In our example above, the model's prediction can be found in outputs[0].data which shows that the model has labeled this sample with the category 0 (The value 0 corresponds to the category t-shirt/top). The true label for that sample was a 0 too so the model got this prediction correct!

Training the XGBoost Model

Now that we've seen how to create and serve a single model using MLServer, let's take a look at how we'd handle multiple models trained in different frameworks.
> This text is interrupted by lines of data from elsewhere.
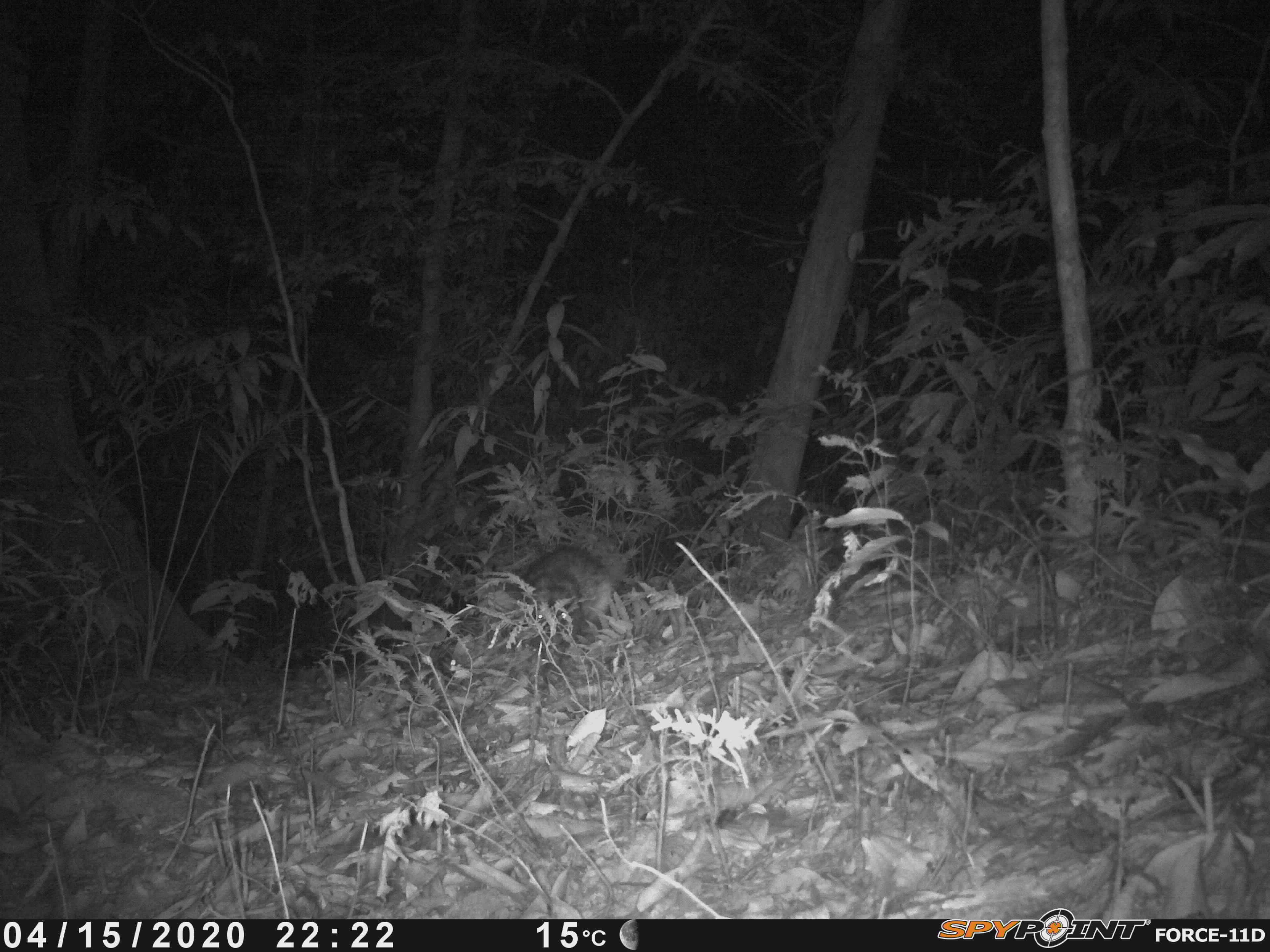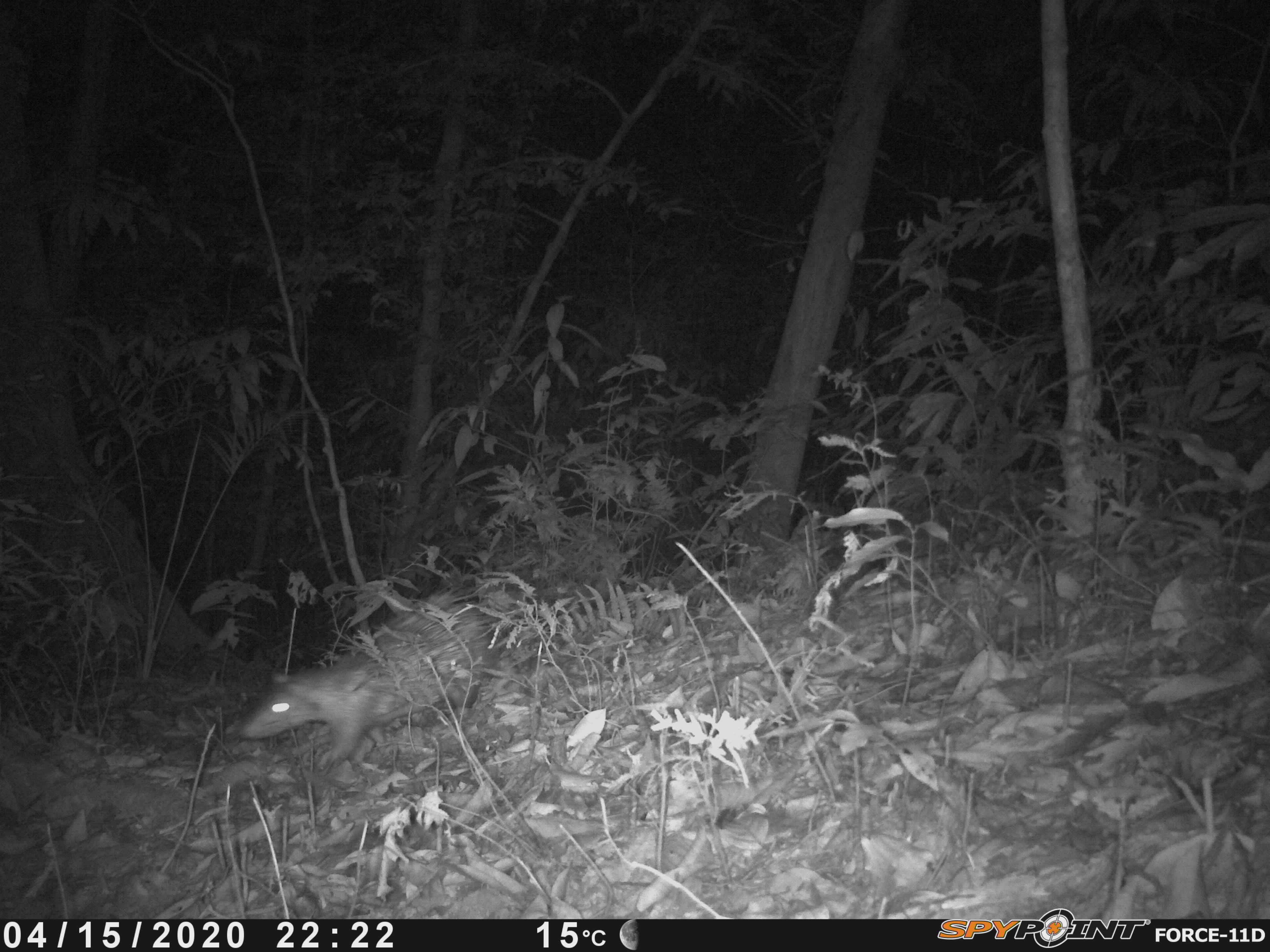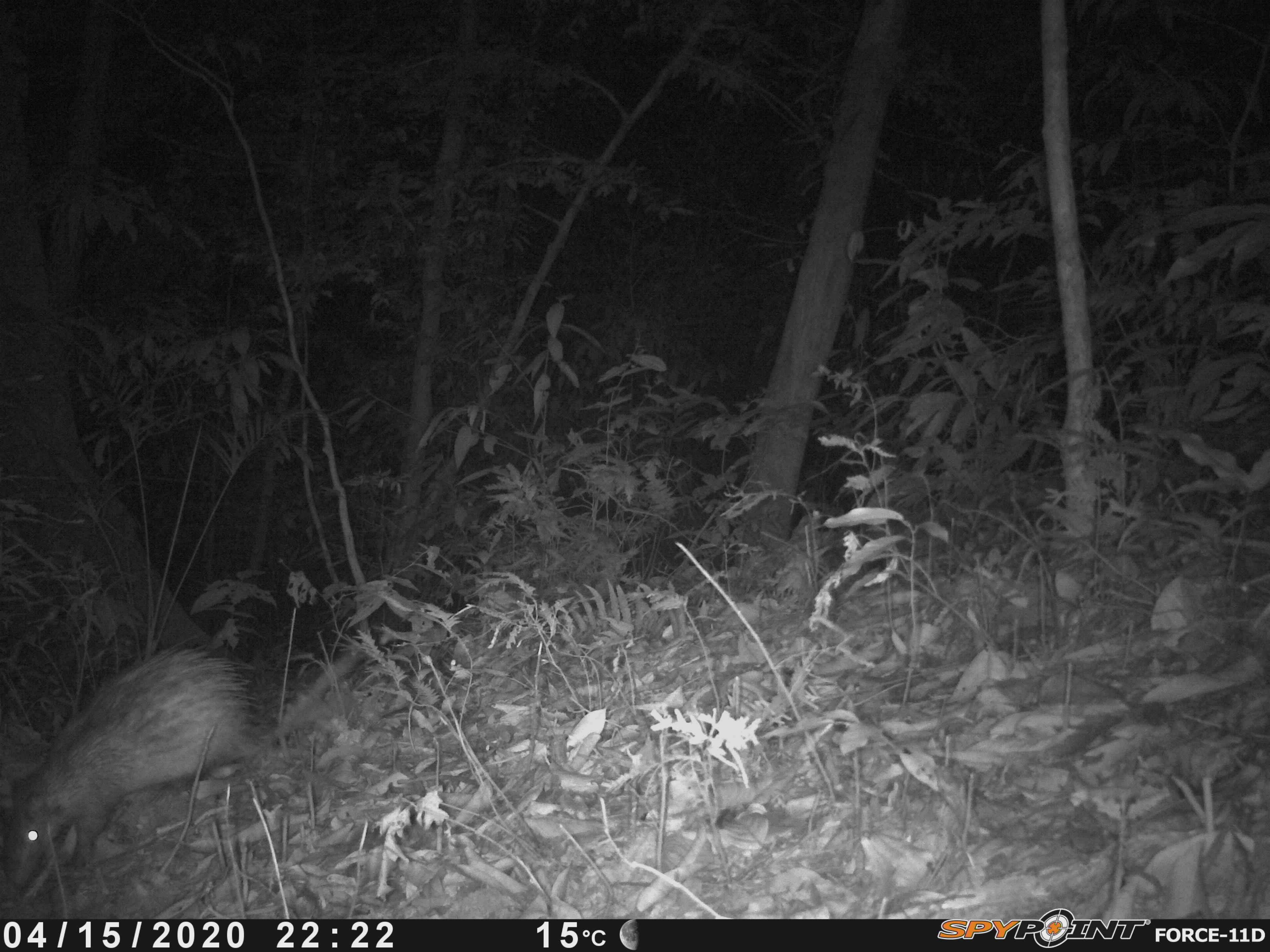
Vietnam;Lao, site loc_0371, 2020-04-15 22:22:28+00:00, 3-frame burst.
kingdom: Animalia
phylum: Chordata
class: Mammalia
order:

We'll be using the same Fashion MNIST dataset but, this time, we'll train an XGBoost model instead.

import pandas as pd
import xgboost as xgb
import time

#Load Training Data
train = pd.read_csv('../../data/fashion-mnist_train.csv', header=0)
y_train = train['label']
X_train = train.drop(['label'], axis=1)
dtrain = xgb.DMatrix(X_train.values, label=y_train.values)

#Train Model
params = {
    'max_depth': 5,
    'eta': 0.3,
    'verbosity': 1,
    'objective': 'multi:softmax',
    'num_class' : 10
}
num_round = 50

start = time.time()
bstmodel = xgb.train(params, dtrain, num_round, evals=[(dtrain, 'label')], verbose_eval=10)
end = time.time()
exec_time = end-start
print(f'Execution time: {exec_time} seconds')

#Save Model
bstmodel.save_model('Fashion_MNIST.json')

The code above, used to train the XGBoost model, is similar to the code we used earlier to train the scikit-learn model but this time our model has been saved in an XGBoost-compatible format as Fashion_MNIST.json.

Serving Multiple Models

One of the cool things about MLServer is that it supports multi-model serving. This means that you don't have to create or run a new server for each ML model you want to deploy. Using the models we built above, we'll use this feature to serve them both at once.

When MLServer starts up, it will search the directory (and any subdirectories) for model-settings.json files. If you've got multiple model-settings.json files then it'll automatically serve them all.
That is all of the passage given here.